# White Pine



## Clark (Aug 13, 2009)

I have started dabbling in milling some of my own hobby wood from small stock I collect on my 14 band saw. 
I had some good luck with a dead chunk of cherry, some old spalted maple, and some fairly green ash and oak. 
I had about a 2.5" foot length of dead pine 6" in diameter so I thought i would try to quarter saw it (just for the heck of it; I know it is super small and soft wood to boot) and then glue them up for a small table top when they had dried out.
The first cut down the center of the log went fine, as did the second cuts down the center of the halves (quartering). From there it seemed to go down hill. I am using a very imperfect home-made fence on my saw but it has served me well to this point. As I was cutting I noticed that about halfway through the log, the piece was starting to pull away from the fence, tapering down the width of the cut board. I thought this must be me not paying attention to what I was doing but the same thing kept happening as I continued cutting. I'm not sure if it was the blade following a grain pattern or if there was some other flaw in my methods but it was extremely irritating. 
I think the boards will still be usable (to me) when they are planed down since the taper is about 1/8" over the length of the board (boards are 1" on one end and 7/8" at the other, roughly). I'm just wondering why that happened, when I figured that soft wood would be nice and easy. It did seem to be fairly wet (not green, has been dead for a while) but I'm not sure if that could have contributed to anything. 
I have another 5' lenght from the same tree but am leaning towards the firewood option since I was cutting the first one for Sh*ts and Giggles, and wound up with mostly Sh*ts.
Just thought I would post my experiance. 
Also here are a couple of pictures.


----------



## Logger (Nov 26, 2009)

*white pine*

It could be do to the stress/tension in the log, it shows up more when you 1/4 saw than flat saw.


----------



## interceptor (Feb 6, 2010)

I agree with Logger, wood develops stresses from uneven drying, actually a form of hydraulics. It's often called "Timber Bind". Folks that recover submerged timber for sawing encounter this quite often, have to take special steps in drying before sawing. I run into it from time to time with air dried softwoods, especially White Pine. When cutting down wider boards to width, the thinner portions often curl away from the blade.


----------



## Clark (Aug 13, 2009)

Good to know, thanks for your input.


----------



## woodnthings (Jan 24, 2009)

*Your bandsaw must be set up correctly to resaw*

Including a sharp blade with no "drift" or cutting to the right or left when attempting to cut straight along a fence.
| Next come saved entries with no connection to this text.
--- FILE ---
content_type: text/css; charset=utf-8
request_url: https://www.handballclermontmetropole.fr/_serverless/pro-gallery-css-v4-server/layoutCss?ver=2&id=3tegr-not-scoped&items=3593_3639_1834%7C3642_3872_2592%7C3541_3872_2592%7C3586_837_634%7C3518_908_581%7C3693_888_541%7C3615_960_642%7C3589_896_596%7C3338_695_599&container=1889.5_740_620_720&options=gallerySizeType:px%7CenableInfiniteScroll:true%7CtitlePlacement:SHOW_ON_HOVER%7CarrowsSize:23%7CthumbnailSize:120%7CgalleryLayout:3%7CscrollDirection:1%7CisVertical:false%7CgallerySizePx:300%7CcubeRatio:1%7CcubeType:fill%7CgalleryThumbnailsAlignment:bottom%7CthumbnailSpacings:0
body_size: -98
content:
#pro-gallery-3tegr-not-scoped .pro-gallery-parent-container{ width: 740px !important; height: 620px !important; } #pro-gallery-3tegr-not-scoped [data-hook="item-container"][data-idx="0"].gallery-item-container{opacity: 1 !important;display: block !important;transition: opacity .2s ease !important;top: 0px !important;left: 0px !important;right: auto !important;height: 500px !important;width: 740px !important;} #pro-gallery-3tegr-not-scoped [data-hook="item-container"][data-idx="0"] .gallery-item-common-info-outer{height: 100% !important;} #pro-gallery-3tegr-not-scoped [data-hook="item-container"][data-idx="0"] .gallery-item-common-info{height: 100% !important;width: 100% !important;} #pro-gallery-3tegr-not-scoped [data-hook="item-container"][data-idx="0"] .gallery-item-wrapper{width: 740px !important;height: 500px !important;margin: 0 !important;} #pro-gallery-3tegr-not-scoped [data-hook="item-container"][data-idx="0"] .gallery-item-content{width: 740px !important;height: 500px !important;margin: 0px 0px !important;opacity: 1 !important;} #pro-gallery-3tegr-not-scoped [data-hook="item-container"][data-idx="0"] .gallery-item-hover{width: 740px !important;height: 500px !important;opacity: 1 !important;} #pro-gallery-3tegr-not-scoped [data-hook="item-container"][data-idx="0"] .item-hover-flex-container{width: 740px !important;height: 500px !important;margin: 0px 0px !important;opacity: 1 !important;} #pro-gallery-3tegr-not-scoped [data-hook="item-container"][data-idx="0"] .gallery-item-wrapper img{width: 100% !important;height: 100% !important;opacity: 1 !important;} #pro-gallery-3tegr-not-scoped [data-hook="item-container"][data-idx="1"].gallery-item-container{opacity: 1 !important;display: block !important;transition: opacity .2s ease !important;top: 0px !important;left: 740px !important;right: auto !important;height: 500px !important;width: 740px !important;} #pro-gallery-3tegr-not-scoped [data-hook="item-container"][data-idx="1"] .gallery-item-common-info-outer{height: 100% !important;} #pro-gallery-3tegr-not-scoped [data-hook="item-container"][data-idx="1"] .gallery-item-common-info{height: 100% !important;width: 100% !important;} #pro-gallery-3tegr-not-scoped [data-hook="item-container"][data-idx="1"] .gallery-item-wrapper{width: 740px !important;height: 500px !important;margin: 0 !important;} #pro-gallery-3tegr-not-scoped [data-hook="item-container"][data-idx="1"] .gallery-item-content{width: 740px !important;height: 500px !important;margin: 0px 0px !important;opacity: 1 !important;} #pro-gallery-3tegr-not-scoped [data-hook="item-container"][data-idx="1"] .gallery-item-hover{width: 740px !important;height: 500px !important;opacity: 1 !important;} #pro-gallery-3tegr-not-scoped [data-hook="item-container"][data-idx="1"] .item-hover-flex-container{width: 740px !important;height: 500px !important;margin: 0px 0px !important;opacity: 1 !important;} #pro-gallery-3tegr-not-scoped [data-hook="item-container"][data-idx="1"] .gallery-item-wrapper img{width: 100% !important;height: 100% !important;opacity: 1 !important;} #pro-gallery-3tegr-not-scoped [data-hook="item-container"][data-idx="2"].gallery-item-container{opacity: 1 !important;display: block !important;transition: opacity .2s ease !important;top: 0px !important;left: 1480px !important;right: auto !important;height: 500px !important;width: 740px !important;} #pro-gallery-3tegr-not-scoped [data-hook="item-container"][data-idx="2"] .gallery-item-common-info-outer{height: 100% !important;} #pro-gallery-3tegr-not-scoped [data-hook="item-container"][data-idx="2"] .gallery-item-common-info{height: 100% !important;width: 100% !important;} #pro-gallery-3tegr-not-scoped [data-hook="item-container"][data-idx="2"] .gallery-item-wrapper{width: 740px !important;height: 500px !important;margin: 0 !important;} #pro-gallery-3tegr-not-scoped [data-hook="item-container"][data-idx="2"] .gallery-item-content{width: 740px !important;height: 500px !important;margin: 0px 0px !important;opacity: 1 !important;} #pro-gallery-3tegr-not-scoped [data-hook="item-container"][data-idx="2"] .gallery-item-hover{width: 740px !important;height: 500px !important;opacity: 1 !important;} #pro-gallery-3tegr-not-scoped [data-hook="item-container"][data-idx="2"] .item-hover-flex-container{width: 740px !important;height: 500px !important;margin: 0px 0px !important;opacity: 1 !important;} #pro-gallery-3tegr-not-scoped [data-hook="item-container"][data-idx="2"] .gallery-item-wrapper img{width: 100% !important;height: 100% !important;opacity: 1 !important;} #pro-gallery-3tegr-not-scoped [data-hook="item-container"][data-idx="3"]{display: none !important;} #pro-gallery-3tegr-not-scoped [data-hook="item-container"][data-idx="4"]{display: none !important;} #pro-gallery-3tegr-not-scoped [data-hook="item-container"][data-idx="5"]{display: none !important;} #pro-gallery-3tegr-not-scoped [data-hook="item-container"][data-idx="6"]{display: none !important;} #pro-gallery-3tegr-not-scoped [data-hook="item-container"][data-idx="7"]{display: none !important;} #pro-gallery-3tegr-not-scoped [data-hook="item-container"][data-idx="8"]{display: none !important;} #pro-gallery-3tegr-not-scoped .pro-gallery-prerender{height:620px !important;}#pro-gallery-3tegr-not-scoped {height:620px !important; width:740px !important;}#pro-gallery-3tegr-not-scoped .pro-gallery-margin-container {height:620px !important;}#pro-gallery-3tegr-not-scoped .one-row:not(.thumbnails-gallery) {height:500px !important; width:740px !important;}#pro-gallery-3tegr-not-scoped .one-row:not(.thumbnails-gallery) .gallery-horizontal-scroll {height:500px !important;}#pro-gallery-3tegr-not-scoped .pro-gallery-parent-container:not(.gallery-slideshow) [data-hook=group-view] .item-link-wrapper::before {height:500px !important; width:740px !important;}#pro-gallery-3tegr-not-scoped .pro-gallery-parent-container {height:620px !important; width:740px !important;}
Your quote" The first cut down the center of the log went fine, as did the second cuts down the center of the halves (quartering). From there it seemed to go down hill. I am using a very imperfect home-made fence on my saw but it has served me well to this point. *As I was cutting I noticed that about halfway through the log, the piece was starting to pull away from the fence, *tapering down the width of the cut board. I thought this must be me not paying attention to what I was doing but the same thing kept happening as I continued cutting. I'm not sure if it was the blade following a grain pattern or if there was some other flaw in my methods but it was extremely irritating.

This tells me that in may not have anything to do with the wood, and it shouldn't. You may want to build a bandsaw sled. Here's a link, but the title is wrong or misleading, not for crosscutting: 
http://www.woodworkingtalk.com/f27/cross-cut-sled-band-saw-9638/


----------